Tijdens een diepe crisis wist de Anglicaanse priester Tish Warren niet meer of ze geloofde. De nachten waren zwaar, maar juist dan vond ze troost in de ‘completen’, een oude traditie van nachtelijke gebeden.
‘Maak ruimte om bij de pijn te blijven, om te huilen’

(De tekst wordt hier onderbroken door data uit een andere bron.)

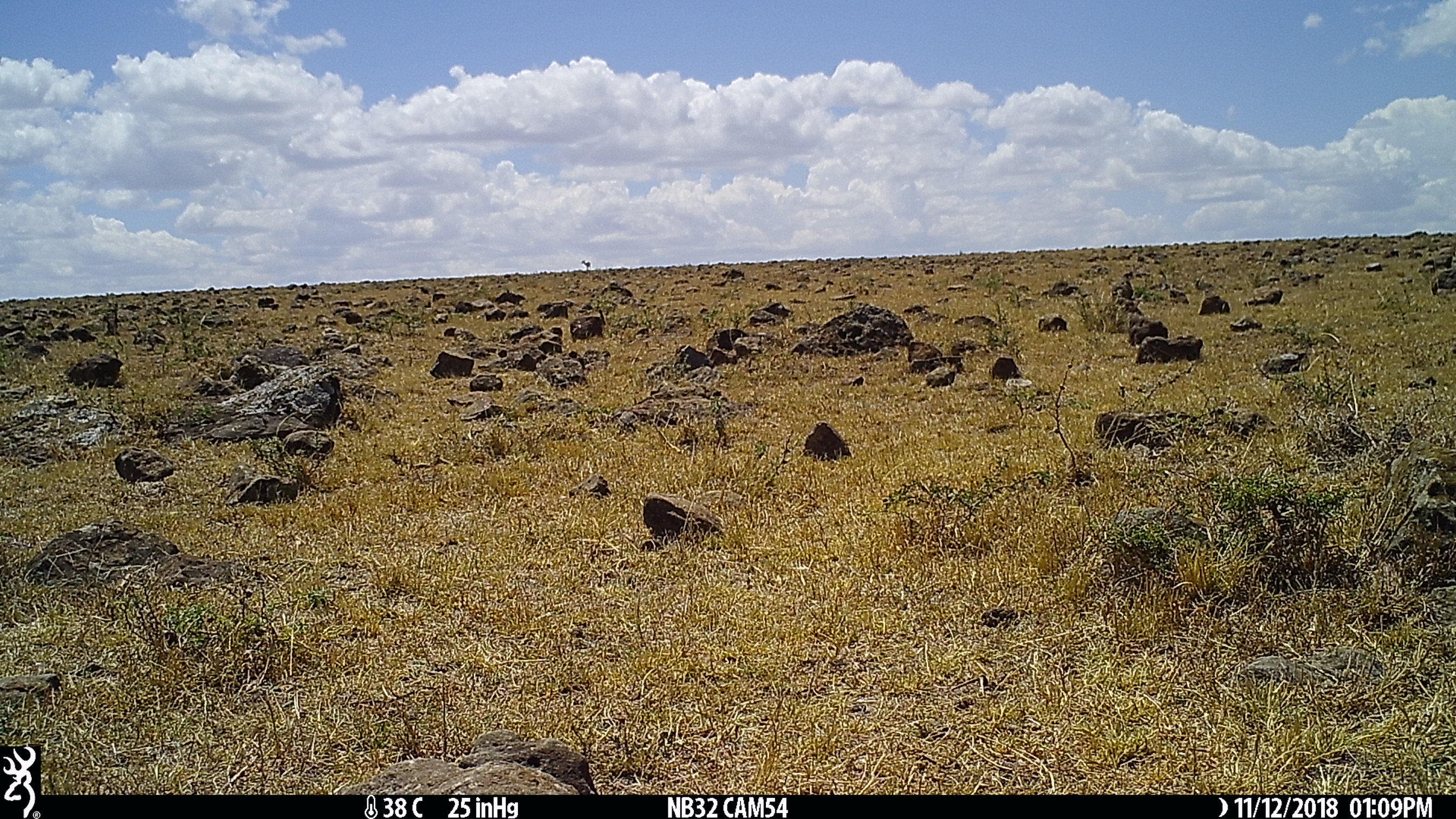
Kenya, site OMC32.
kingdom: Animalia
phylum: Chordata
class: Mammalia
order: Artiodactyla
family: Bovidae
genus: Eudorcas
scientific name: Eudorcas thomsonii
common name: thomon's gazelle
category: gazelle thomsons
Gazelle thomsons (thomon's gazelle) (Eudorcas thomsonii).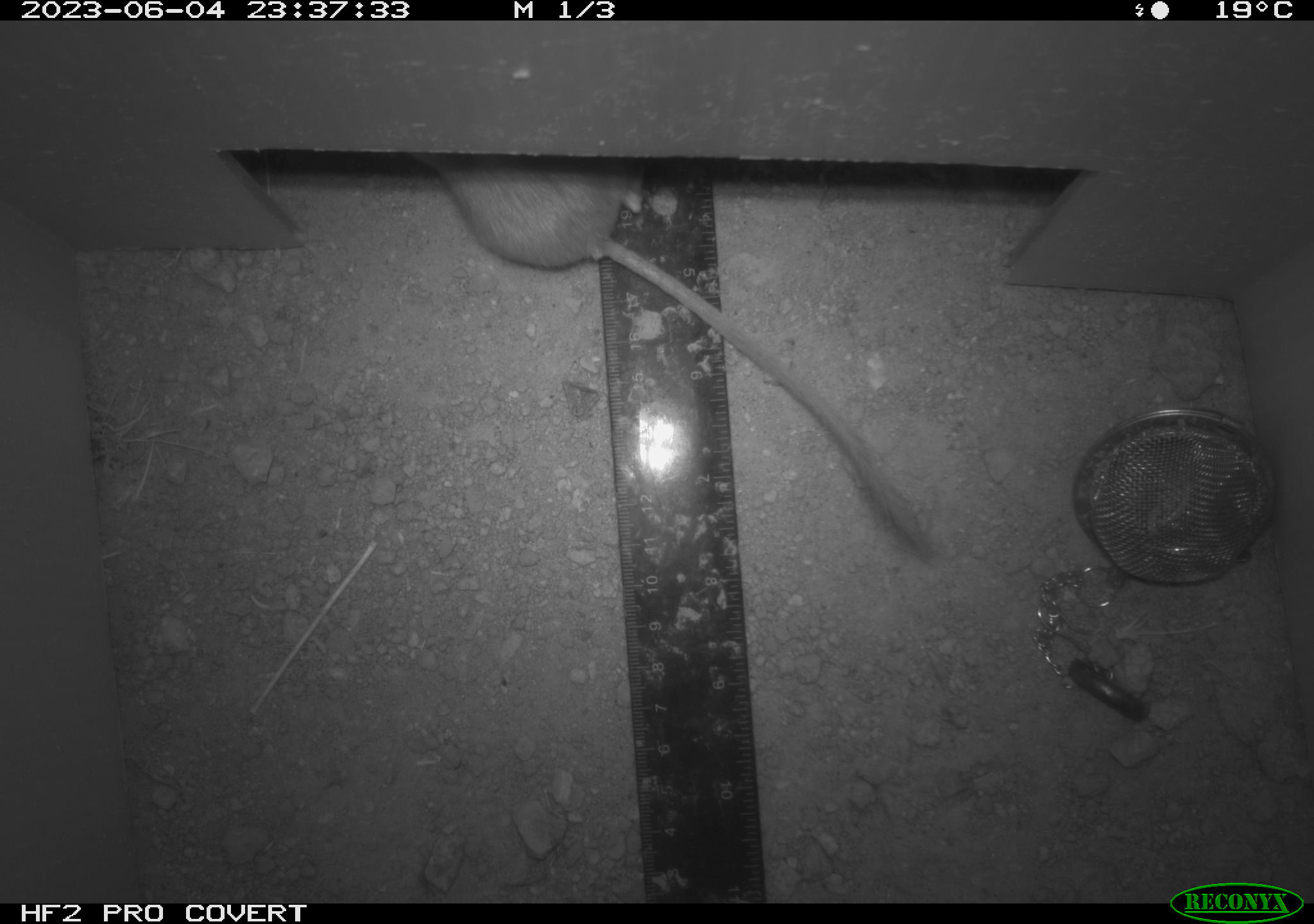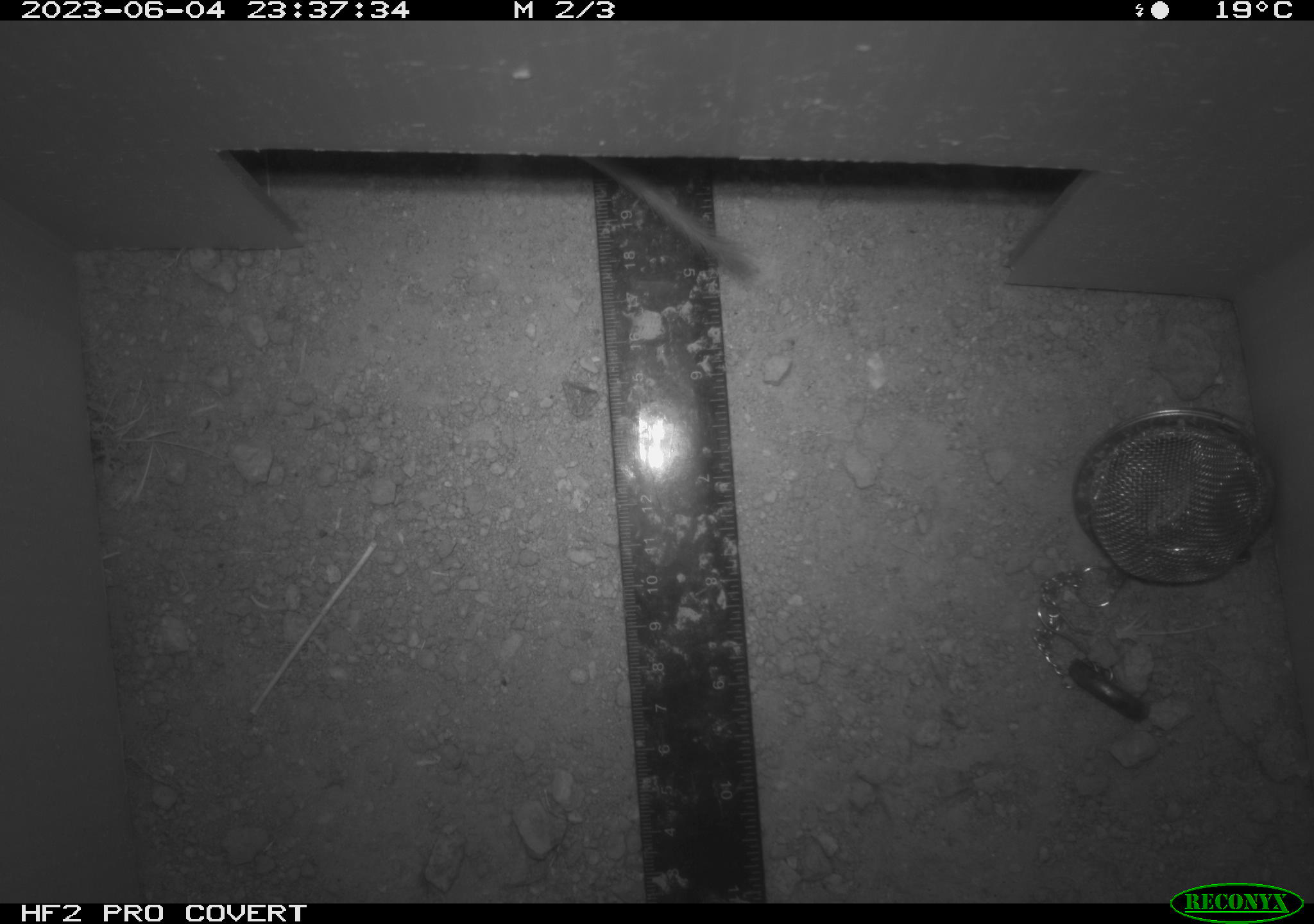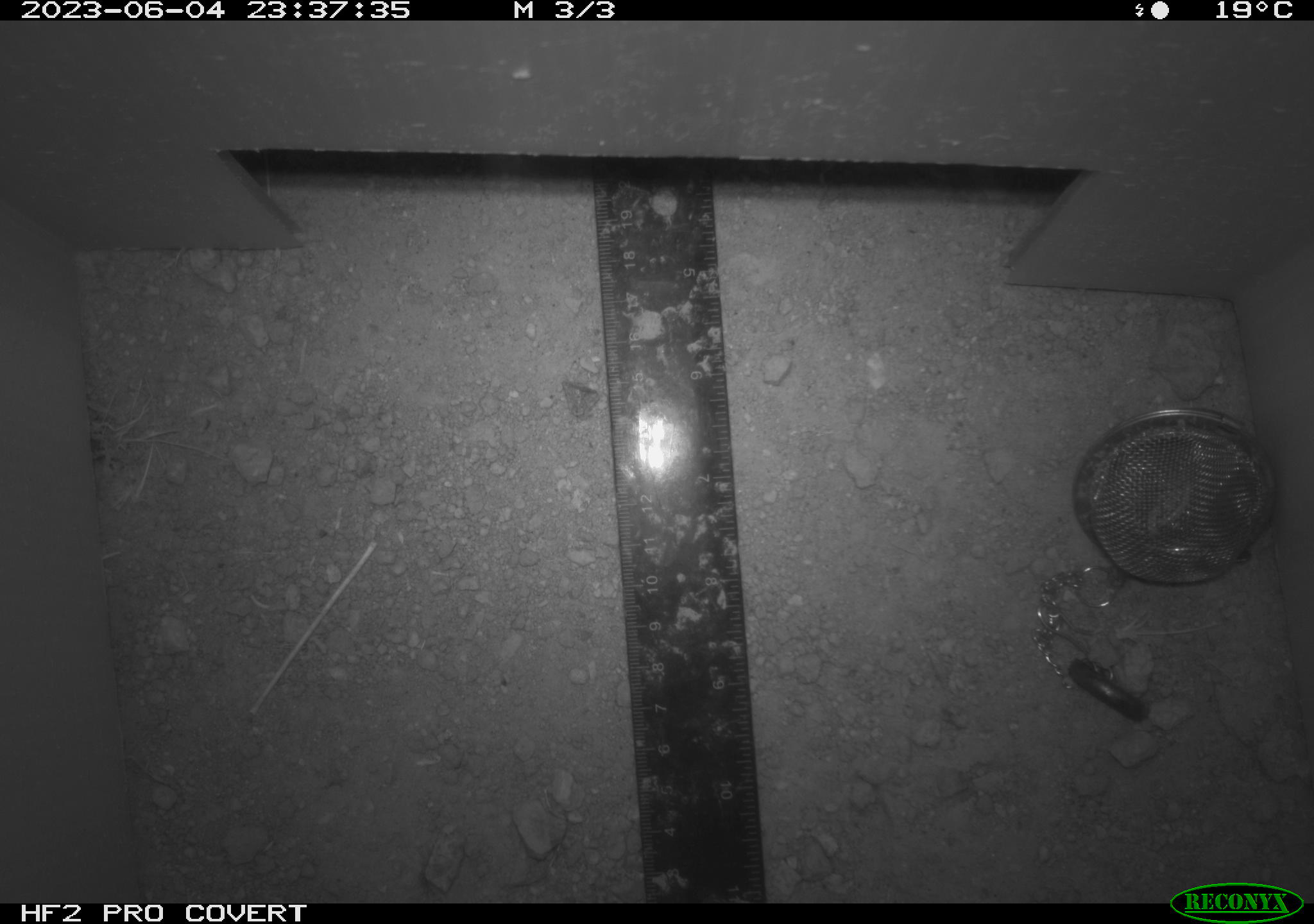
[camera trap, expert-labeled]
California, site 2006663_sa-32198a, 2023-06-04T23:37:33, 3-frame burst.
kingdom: Animalia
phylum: Chordata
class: Mammalia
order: Rodentia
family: Heteromyidae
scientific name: Heteromyidae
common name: kangaroo rats and pocket mice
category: heteromyidae family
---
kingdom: Animalia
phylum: Chordata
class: Mammalia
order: Rodentia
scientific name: Rodentia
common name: rodent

Tijdens de eerste van twee miskramen, had Tish Warren naar haar man geschreeuwd dat ze de completen wilde bidden, de nachtelijke gebeden uit de liturgie van haar geloofstraditie. Het was midden in de nacht en Warren werd omringd door een groep verpleegkundigen die haast gefascineerd keken naar de ongebruikelijke hoeveelheid bloed die ze verloor. Onder de felle ziekenhuisverlichting begonnen zij en haar man, allebei Anglicaanse priesters, te bidden. Alleen bracht Tish dat niet op.
Een jaar lang was Warren een priester die niet kon bidden. Dat jaar, 2017, was zwaar. Ze verhuisde naar de andere kant van het land, verloor haar vader en twee ongeboren baby’s, en de pijn van dat alles was zo hevig dat ze niet meer wist hoe ze God moest vertrouwen. Er viel veel te zeggen, maar ze wist niet hoe. Er waren zoveel vragen zonder antwoorden.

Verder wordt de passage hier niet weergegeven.